Assignment: Please output the dimensional regularization text word for word, starting at "Michael, you are" and ending at "particular finite numbers.".

Source extract:
Michael, you are right! I've just updated the question with your remarks. –  Ondřej Čertík Jan 1 '13 at 6:59

2 Answers 2

up vote 3 down vote accepted

First of all, the procedure is called dimensional regularization, not dimensional renormalization. Regularization is the process by which we make sums and integrals non-singular so that their results aren't infinite – the result "infinity" carries no meaningful physical information because the results of measurements in physics are always particular finite numbers.

After the regularization, the results of integrals are manageable finite expressions although they may still diverge in the limits we call "physical".

Renormalization is another step in which we carefully distinguish bare values of parameters (in the action) and the observed values, making sure that the theory with the appropriate values of the parameters agrees with the observations. Renormalization is something we would have to do even if the underlying integrals were convergent. It usually follows a regularization procedure but is independent of it.

Dimensional regularization is just a methodology to evaluate particular integrals – not mentioning what physical quantities or parameters are expressed by these integrals – so it's clearly a regularization technique, not renormalization technique. A broader technique to see these integrals in the loop diagrams and give them the right interpretations for the amplitudes may lead to $\overline{MS}$, em-es-bar, which is a renormalization scheme (a renormalization scheme is given by the choice of the renormalization scale as well as the exact definition of physically measurable quantities, i.e. scattering amplitudes of particles with certain energies, that play the role of the coupling constants for Taylor expansions etc.). But dim. reg. itself is just a regularization technique.

Information provided:
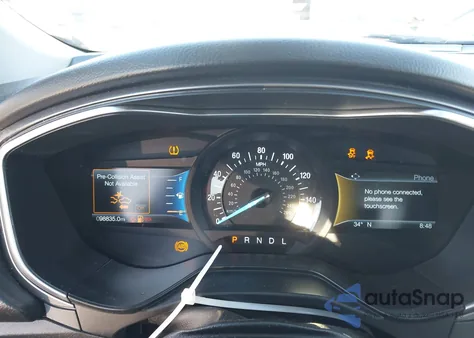 2019 Ford Fusion S z USA, uszkodzony, nr VIN 3FA6P0G70KR247598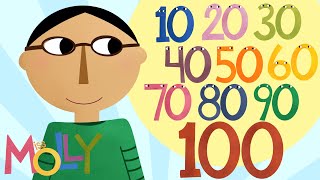 Count by 10 Song | Miss Molly Sing Along Songs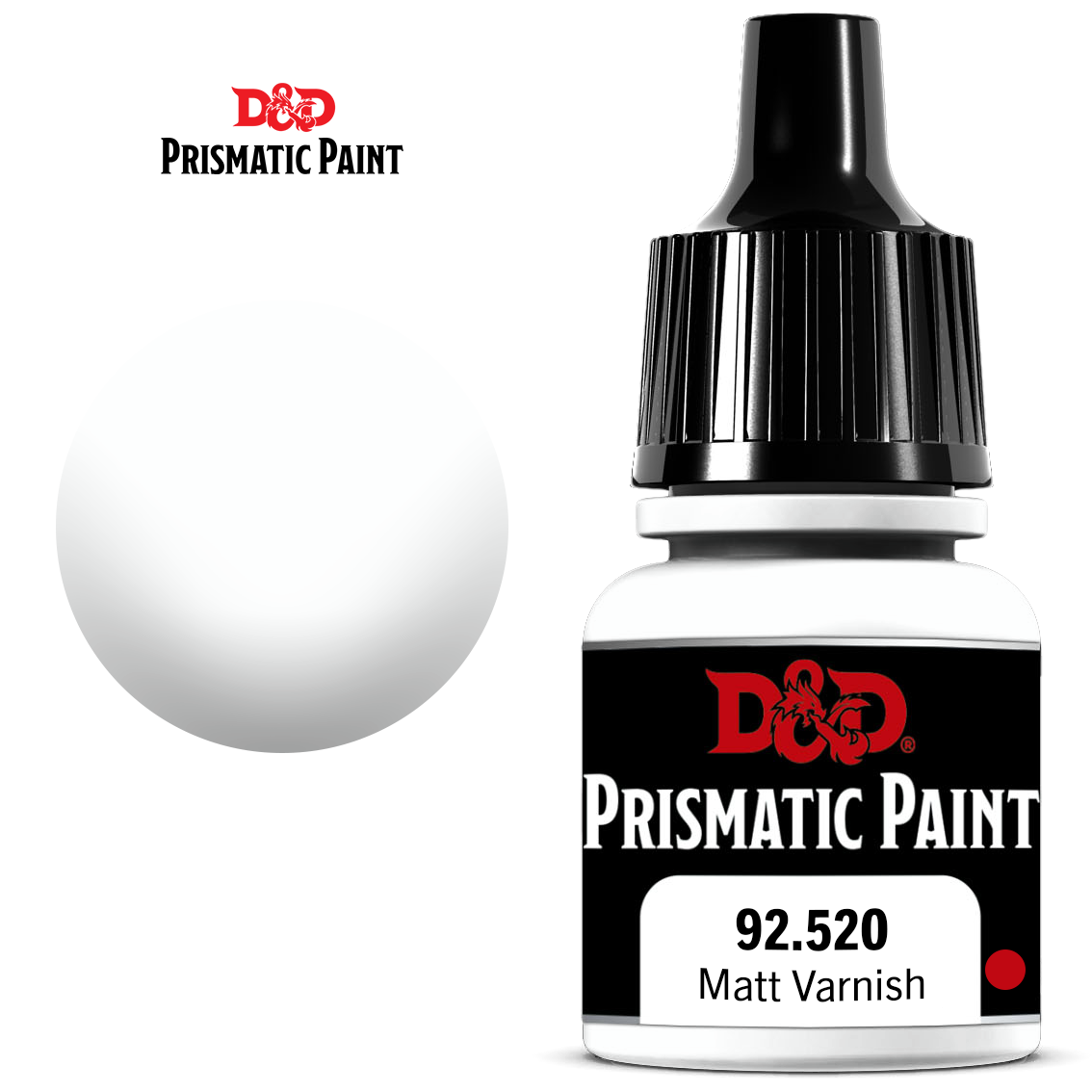 D&D Prismatic Paint: Frameworks - Matte Varnish (ONLINE ORDER ONLY)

Answer section:
Michael, you are right! I've just updated the question with your remarks. –  Ondřej Čertík Jan 1 '13 at 6:59

2 Answers 2

up vote 3 down vote accepted

First of all, the procedure is called dimensional regularization, not dimensional renormalization. Regularization is the process by which we make sums and integrals non-singular so that their results aren't infinite – the result "infinity" carries no meaningful physical information because the results of measurements in physics are always particular finite numbers.